Using the records that follow, reproduce exactly the lines starting at the line containing "Manifest Zeynep Oktay'ın" and ending at the line containing "2012 Chevrolet Malibu 1LT". Include both end lines and no pictures.

Excerpted data:
────────────────
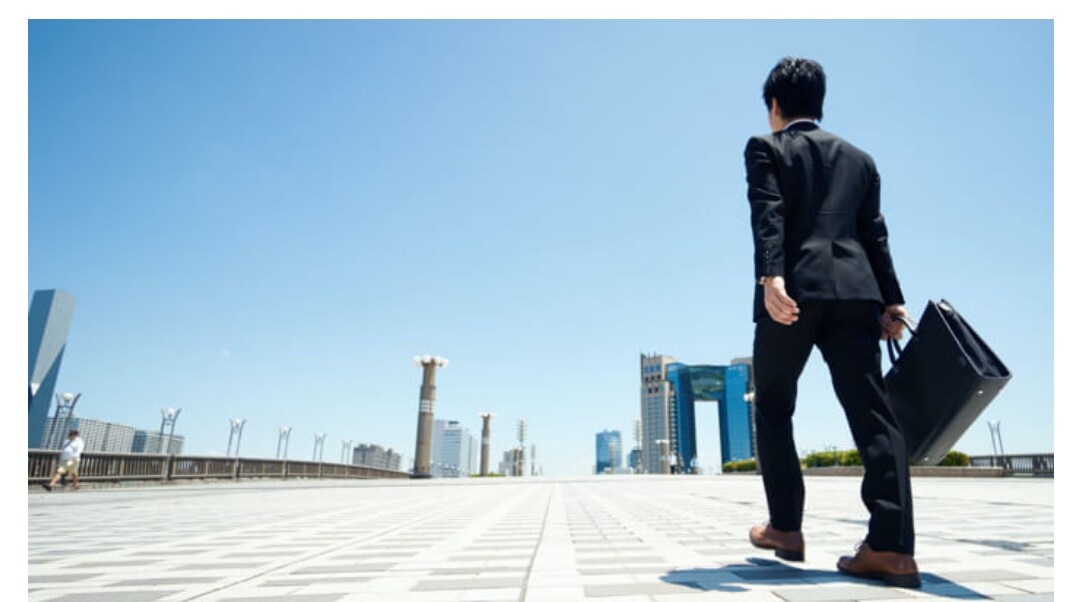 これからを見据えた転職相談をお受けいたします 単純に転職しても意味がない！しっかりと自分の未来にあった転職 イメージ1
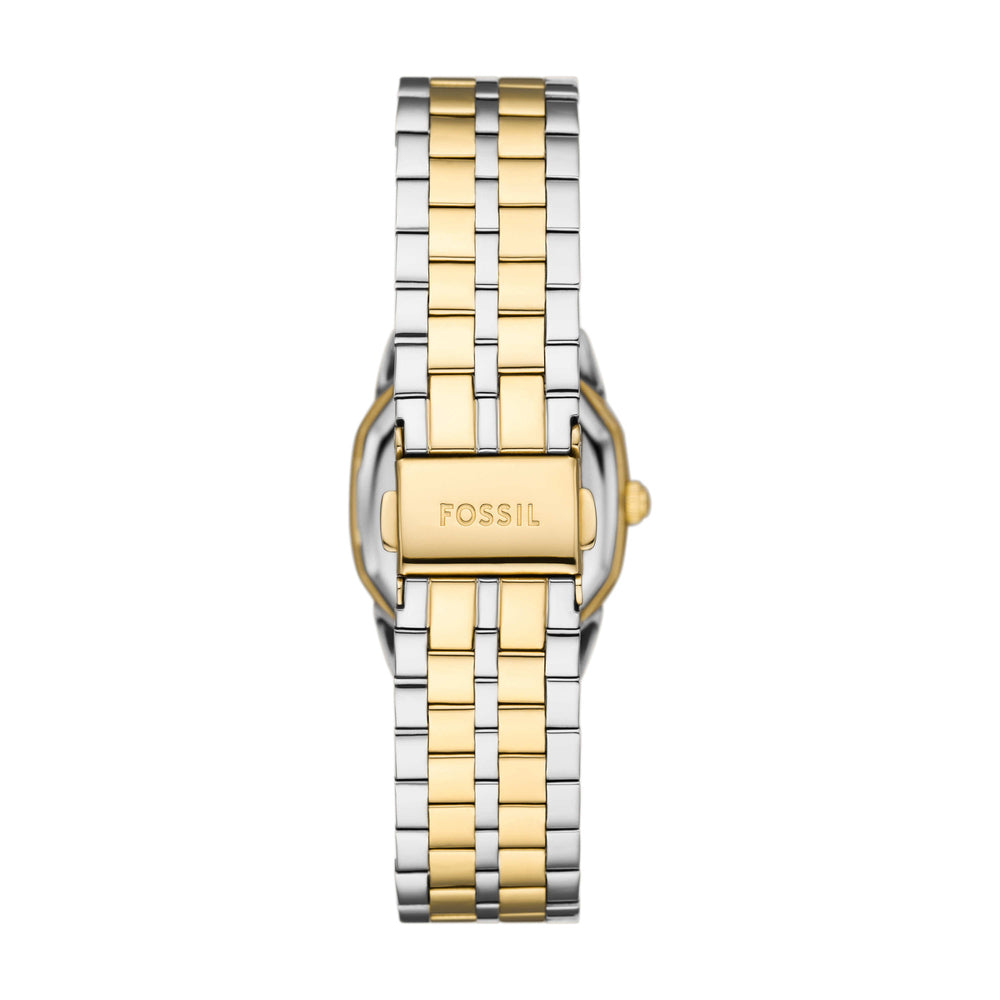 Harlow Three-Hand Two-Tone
────────────────
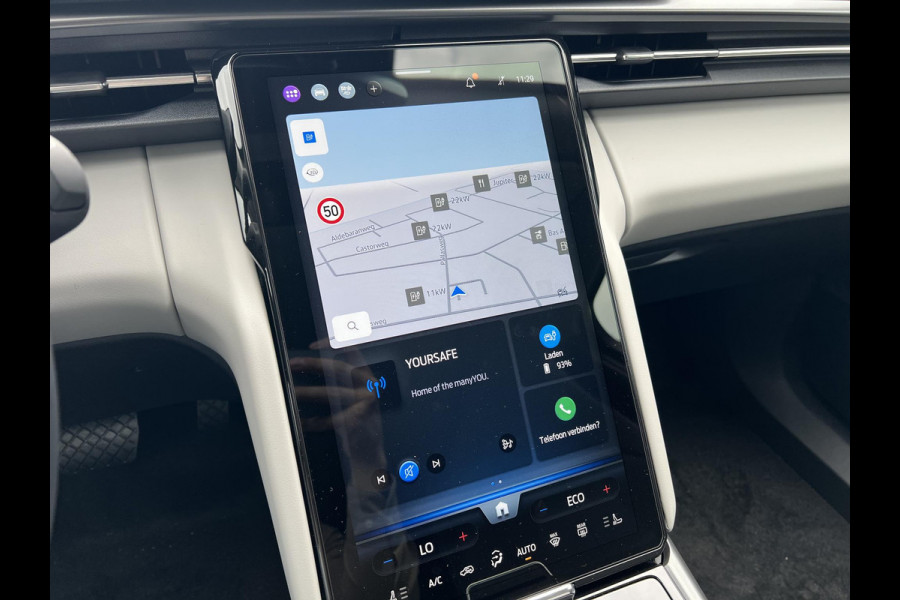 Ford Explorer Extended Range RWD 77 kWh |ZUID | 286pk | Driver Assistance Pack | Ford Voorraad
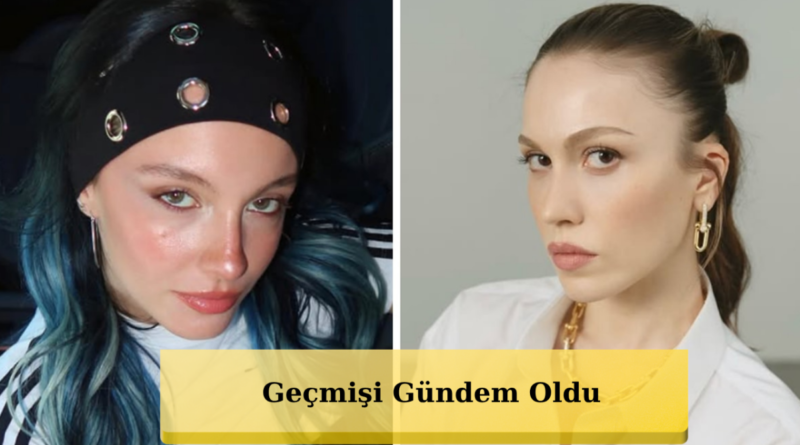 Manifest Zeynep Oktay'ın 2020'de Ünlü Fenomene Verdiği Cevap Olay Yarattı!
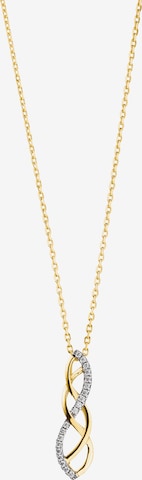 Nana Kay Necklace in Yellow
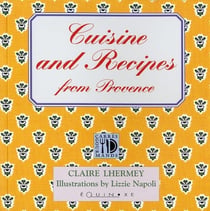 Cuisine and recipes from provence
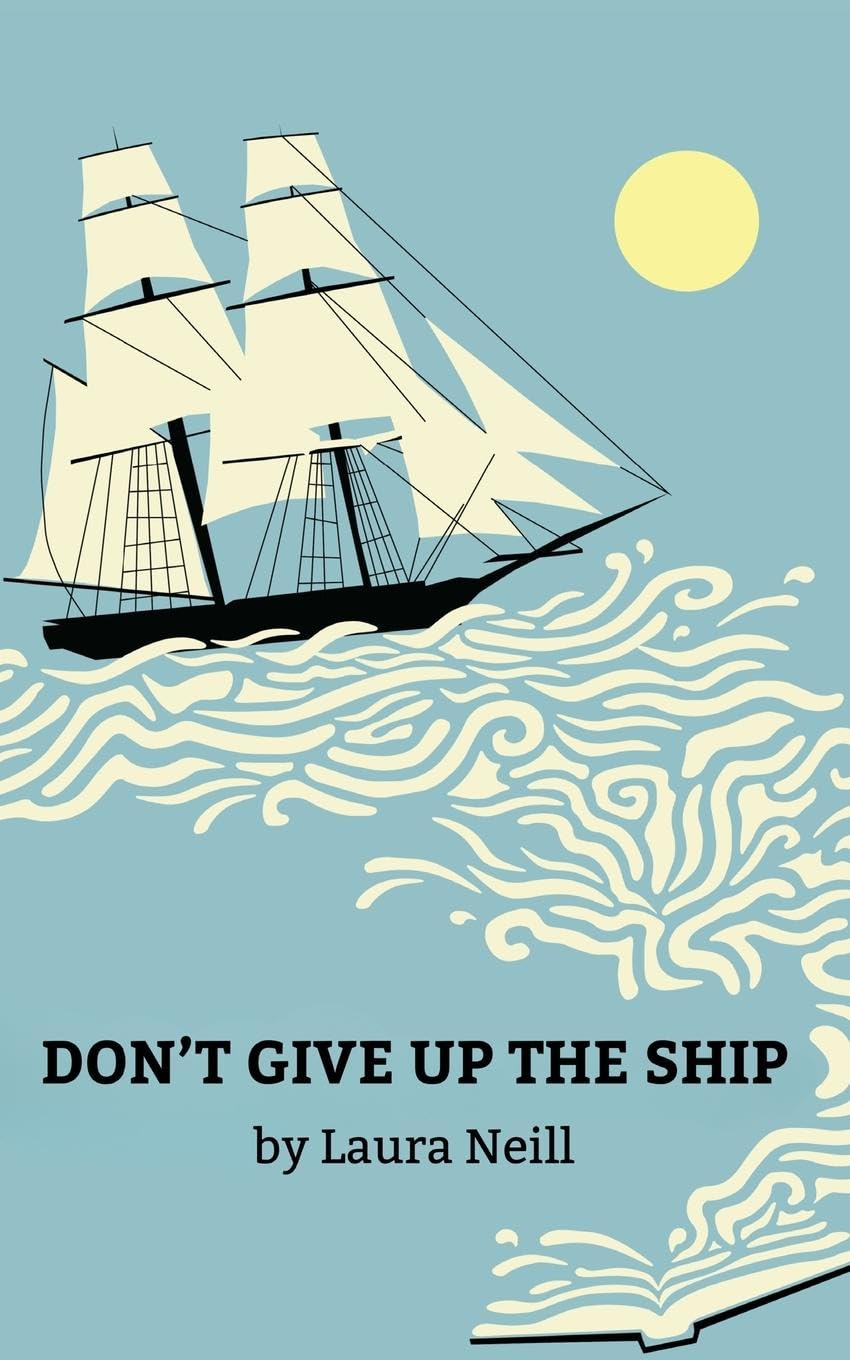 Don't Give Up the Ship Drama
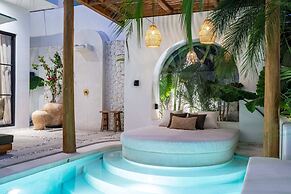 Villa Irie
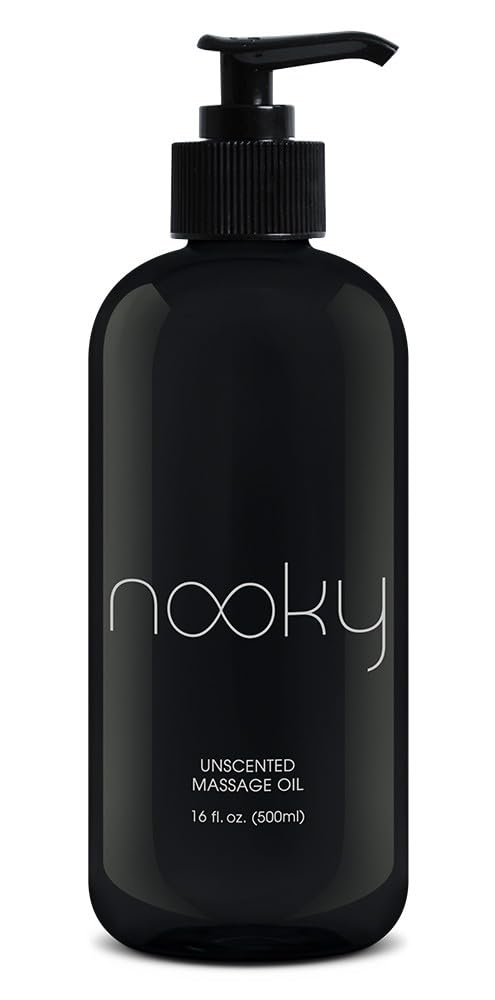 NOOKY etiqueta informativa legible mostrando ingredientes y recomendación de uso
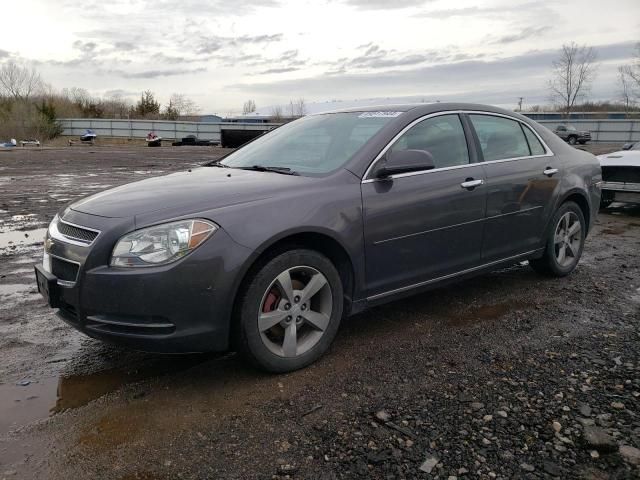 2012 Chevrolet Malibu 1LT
────────────────
The completed task:
 Manifest Zeynep Oktay'ın 2020'de Ünlü Fenomene Verdiği Cevap Olay Yarattı!
 Nana Kay Necklace in Yellow
 Cuisine and recipes from provence
 Don't Give Up the Ship Drama
 Villa Irie
 NOOKY etiqueta informativa legible mostrando ingredientes y recomendación de uso
 2012 Chevrolet Malibu 1LT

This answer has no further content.